The capacity for organizational improvement is interdependent with the capability to extract information from data and to convey that information to others in a way that helps to motivate change. Too often, management looks at absolute numbers or proportions without taking advantage of tools that help to assess for meaningful differences.
For example, this institution, looking to control costs, was concerned with physicians keeping patients in the hospital unnecessarily. Using Case Management data they identified the physicians who had the most avoidable days. Using a standard Pareto analysis, they found that 3 physicians were responsible for 37% of all avoidable days. 20 physicians account for 71% of all avoidable days
It would be all too easy (and wrong) to target the top 3, or even the top 20, for corrective action. This would be the classic QA fallacy. Further study shows that avoidable days are proportionate to total certified patient days. A deeper look at the proportions of avoidable days using an Analysis of Means approach (see below) shows that the majority of physicians are not practicing in a manner that is statistically different from the group mean, but clearly reveals the small number of high outliers. The top 3 are not among these.
More importantly, this approach identifies those physicians whose methods should be studied more closely to bring to light how they are achieving best practice results in this domain. There are 5 physicians whose rate of avoidable days is about half that of the group. They are identified as the 5 points below the lower red line. In the Analysis of Means graph, which looks quite similar to a Shewart control chart, the red lines designate the control limits. In this analysis, the control limits were set at 3 standard deviations. The likelihood of any point being above the upper limit or below the lower limit due to chance alone is only 1%. Thus, any outlier is most likely operating in a system that differs signficantly from the group average.

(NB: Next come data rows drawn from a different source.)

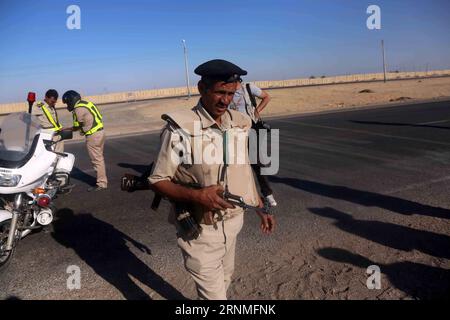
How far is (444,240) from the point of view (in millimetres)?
3816

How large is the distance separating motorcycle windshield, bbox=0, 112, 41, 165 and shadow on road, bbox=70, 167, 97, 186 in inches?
119

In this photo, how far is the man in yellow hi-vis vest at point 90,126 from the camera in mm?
6422

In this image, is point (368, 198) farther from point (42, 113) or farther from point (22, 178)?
point (42, 113)

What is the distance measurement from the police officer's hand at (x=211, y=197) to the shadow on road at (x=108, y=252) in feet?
4.92

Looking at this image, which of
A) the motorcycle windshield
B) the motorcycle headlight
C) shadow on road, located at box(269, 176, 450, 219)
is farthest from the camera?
shadow on road, located at box(269, 176, 450, 219)

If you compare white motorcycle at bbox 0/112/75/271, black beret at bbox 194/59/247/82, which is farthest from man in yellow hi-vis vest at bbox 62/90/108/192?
black beret at bbox 194/59/247/82

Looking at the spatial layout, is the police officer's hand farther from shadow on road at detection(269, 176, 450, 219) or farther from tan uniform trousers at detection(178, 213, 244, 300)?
shadow on road at detection(269, 176, 450, 219)

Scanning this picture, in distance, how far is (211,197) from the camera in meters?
1.89

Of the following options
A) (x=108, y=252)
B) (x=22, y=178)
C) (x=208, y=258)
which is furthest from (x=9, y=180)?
(x=208, y=258)

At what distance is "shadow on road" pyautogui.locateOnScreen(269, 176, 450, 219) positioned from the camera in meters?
4.68

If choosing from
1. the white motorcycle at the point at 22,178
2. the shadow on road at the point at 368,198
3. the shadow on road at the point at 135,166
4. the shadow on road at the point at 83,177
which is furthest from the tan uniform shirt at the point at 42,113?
the shadow on road at the point at 368,198

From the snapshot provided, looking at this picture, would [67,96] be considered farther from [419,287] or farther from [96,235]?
[419,287]

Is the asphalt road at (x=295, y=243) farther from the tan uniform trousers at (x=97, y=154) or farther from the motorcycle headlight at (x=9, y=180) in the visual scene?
the motorcycle headlight at (x=9, y=180)

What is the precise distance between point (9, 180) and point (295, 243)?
10.3 ft
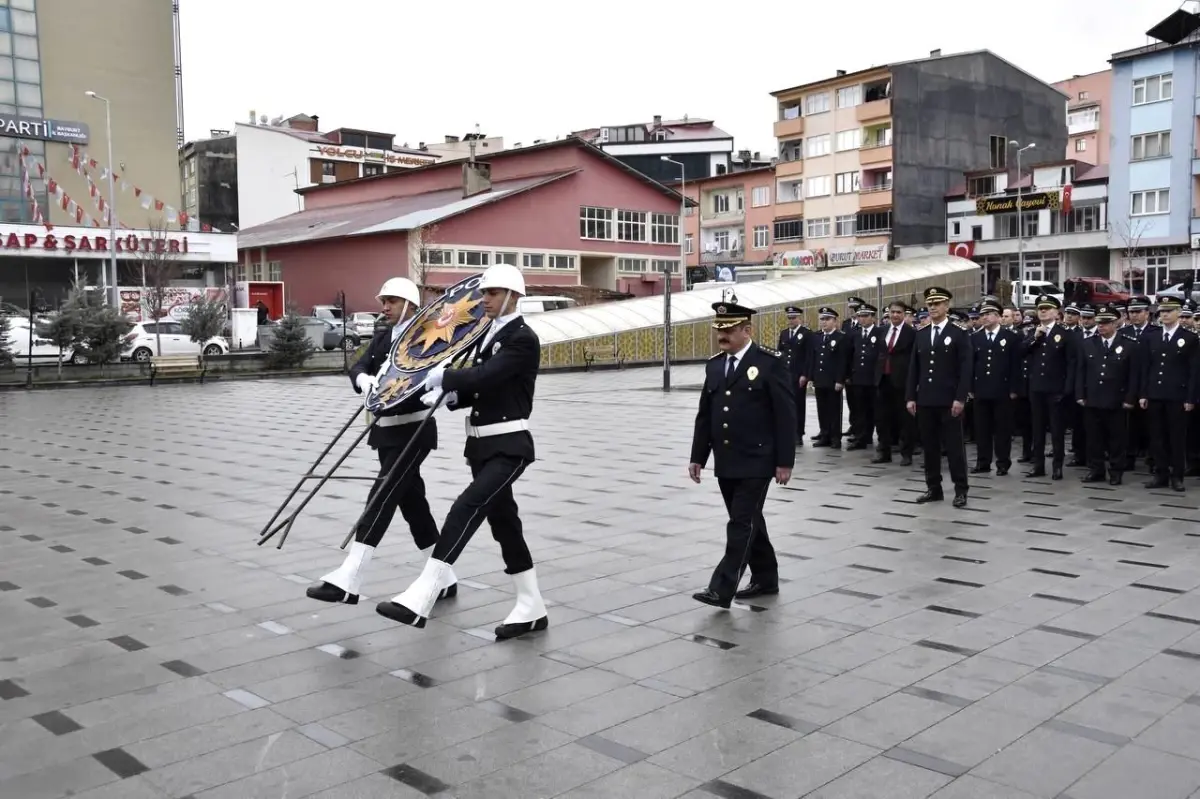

Given the more sophisticated understanding of the data, the old QA strategy would be focus on the outliers through coaching or other forms of influence. This exercise is still relatively futile. Even if these eight come to perform at the group average, only about 100 days would be saved (about 7% of total avoidable days). On the other hand, if the 5 best performers care for mainstream patients and conditions, there may be an opportunity to dramatically shift the curve of performance by 50% for the entire group by generalizing their methods. In other words, the QI approach has much greater potential than the QA-style "name and blame" alternative.
While it is optimal to use severity-adjusted data (e.g., APR-DRG), most organizations do not have this resource. In any event, severity-adjustment does not control for all sources of variation relevant to quality improvement work. The approach demonstrated here still provides valid information that can guide the leaders to take the next steps in tackling this issue from a quality improvement framework. One of those steps should include a check of avoidable day performance in relation to available quality of care measures. The other is to look for the commonalities within the group of high outliers and within the group of best performers. Management needs to understand how their respective "systems" vary from the group norm. While it is possible these differences may be explained by patient characterisitcs such as age, disease, disease severity, or treatment modality, it is more likely that they originate in the care processes and decision rules which these physicians employ.